MRPs aside, the matter of CEO succession planning remains paramount, exemplified by the tumult at Disney, which resulted in Iger having to succeed his successor. That incident also confirmed that CEO performance remains the key driver for boards to consider. Assessing performance is becoming more complex, though. CEOs are being measured by a wider network of stakeholders for hitting not only financial targets, but an array of environmental, social and governance (ESG) goals. If a board concludes that the CEO is underperforming on those various criteria, Tonello said, new leadership may be required.
But there also is no reason to conclude current successful CEOs are not the right leaders to hit a broader array of performance metrics. “Age doesn’t necessarily equate to conservatism and lack of innovation. Older white male directors can be avid proponents of advanced ESG strategy and performance. Indeed, you could say that ESG needs more rigor, stronger connections to financial and investor performance, better integration into governance and oversight practices. So, I guess I come down on the side of resilient older CEOs could be good or could be bad … it depends on the CEO,” Whittaker said.
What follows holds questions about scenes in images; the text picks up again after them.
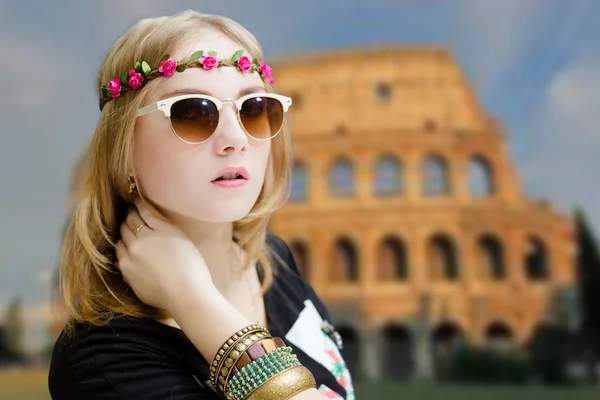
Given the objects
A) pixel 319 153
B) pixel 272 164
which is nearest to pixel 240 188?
pixel 272 164

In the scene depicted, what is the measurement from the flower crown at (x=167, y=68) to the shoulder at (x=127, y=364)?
43 centimetres

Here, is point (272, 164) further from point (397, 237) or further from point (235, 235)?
point (397, 237)

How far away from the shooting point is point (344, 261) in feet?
42.5

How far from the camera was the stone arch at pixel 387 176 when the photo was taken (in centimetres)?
1305

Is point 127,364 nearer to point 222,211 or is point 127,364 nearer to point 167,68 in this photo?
point 222,211

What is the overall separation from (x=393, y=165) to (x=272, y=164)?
39.5 ft

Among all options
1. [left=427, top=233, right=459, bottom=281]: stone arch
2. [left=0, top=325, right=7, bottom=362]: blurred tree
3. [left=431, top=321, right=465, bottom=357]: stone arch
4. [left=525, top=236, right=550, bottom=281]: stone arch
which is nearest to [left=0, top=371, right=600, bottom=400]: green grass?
[left=0, top=325, right=7, bottom=362]: blurred tree

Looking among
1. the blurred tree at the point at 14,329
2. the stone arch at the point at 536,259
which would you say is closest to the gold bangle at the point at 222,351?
the blurred tree at the point at 14,329

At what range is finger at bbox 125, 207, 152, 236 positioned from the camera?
1070mm

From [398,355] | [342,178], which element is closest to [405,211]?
[342,178]

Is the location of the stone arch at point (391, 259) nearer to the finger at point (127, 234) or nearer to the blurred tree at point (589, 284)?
the blurred tree at point (589, 284)

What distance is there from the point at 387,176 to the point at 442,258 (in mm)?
2195

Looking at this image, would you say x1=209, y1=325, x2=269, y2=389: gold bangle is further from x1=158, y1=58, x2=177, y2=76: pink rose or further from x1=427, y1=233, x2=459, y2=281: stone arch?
x1=427, y1=233, x2=459, y2=281: stone arch

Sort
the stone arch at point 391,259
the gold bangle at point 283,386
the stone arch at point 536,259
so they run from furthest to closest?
the stone arch at point 391,259, the stone arch at point 536,259, the gold bangle at point 283,386
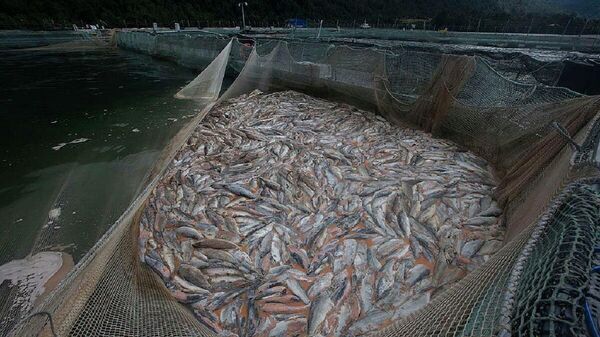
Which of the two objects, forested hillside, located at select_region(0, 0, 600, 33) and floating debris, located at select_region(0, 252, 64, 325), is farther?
forested hillside, located at select_region(0, 0, 600, 33)

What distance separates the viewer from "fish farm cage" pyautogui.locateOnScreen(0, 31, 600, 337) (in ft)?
5.75

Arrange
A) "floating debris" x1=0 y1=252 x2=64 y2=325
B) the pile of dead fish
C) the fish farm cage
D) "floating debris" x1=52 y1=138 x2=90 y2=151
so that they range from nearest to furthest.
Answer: the fish farm cage < the pile of dead fish < "floating debris" x1=0 y1=252 x2=64 y2=325 < "floating debris" x1=52 y1=138 x2=90 y2=151

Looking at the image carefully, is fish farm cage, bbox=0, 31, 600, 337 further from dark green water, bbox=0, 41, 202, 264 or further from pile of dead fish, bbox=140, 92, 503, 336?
dark green water, bbox=0, 41, 202, 264

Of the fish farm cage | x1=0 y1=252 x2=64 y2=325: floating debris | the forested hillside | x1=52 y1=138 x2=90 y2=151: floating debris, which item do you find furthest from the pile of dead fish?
the forested hillside

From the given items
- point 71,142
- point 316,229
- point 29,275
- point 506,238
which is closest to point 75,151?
point 71,142

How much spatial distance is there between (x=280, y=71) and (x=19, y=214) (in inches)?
391

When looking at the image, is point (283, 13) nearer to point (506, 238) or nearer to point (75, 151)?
point (75, 151)

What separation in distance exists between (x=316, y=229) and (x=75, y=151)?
743 centimetres

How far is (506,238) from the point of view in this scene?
13.4 ft

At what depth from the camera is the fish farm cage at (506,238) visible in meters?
1.75

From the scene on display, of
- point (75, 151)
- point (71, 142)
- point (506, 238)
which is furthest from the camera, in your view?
point (71, 142)

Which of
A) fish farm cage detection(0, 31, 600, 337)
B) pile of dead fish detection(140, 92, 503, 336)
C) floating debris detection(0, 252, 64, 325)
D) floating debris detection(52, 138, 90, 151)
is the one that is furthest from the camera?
floating debris detection(52, 138, 90, 151)

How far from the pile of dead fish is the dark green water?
1.23 metres

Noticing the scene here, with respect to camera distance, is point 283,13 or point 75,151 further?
point 283,13
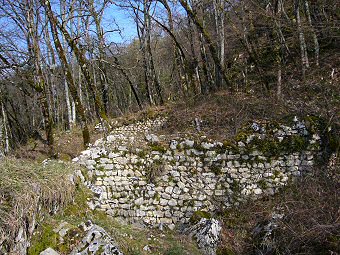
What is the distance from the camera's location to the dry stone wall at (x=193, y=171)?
773cm

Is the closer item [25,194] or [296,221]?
[25,194]

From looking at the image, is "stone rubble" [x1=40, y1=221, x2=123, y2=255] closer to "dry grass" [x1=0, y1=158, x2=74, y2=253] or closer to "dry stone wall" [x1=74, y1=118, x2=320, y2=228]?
"dry grass" [x1=0, y1=158, x2=74, y2=253]

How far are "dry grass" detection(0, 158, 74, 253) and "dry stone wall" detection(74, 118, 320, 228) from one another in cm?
263

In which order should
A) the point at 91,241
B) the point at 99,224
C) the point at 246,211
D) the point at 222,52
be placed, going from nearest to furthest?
A: the point at 91,241 < the point at 99,224 < the point at 246,211 < the point at 222,52

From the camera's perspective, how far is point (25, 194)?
3881mm

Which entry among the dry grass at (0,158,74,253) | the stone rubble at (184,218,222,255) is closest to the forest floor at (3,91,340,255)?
the stone rubble at (184,218,222,255)

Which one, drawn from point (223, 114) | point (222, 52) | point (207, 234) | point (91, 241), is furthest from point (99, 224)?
point (222, 52)

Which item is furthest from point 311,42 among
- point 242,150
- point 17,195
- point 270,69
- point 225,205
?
point 17,195

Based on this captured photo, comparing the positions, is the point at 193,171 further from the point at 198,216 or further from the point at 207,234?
the point at 207,234

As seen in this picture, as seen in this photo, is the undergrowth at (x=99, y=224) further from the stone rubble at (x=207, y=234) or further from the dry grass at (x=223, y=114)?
the dry grass at (x=223, y=114)

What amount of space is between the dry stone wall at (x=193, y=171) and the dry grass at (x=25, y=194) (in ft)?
8.64

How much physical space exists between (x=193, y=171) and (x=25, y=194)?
Answer: 15.6ft

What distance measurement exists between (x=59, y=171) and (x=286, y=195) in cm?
502

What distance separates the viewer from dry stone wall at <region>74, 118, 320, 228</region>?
25.4 feet
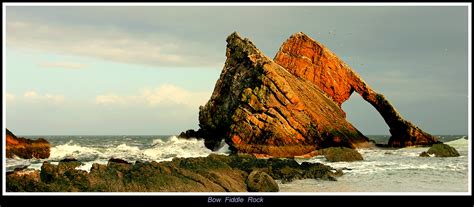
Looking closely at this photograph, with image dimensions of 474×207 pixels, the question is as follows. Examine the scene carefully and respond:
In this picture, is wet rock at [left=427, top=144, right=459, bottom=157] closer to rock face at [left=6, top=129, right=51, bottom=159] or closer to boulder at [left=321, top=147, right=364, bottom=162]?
boulder at [left=321, top=147, right=364, bottom=162]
And then there’s the traditional succession adage, that it may simply be time for the old guard to step aside for the younger generation. “That’s a super valid reason for somebody to call it a day,” said Jim Schleckser, founder and head of The CEO Project, which nurtures middle-market CEOs.
“It is profoundly selfish to stick around past your sell-by date,” he said, particularly if there are succession candidates in place and you’re of an age to think about a next act. “At that point, you’ve got lots of money, lots of time and lots of network,” Schleckser said. “You can go do something else and really make a contribution to the world.”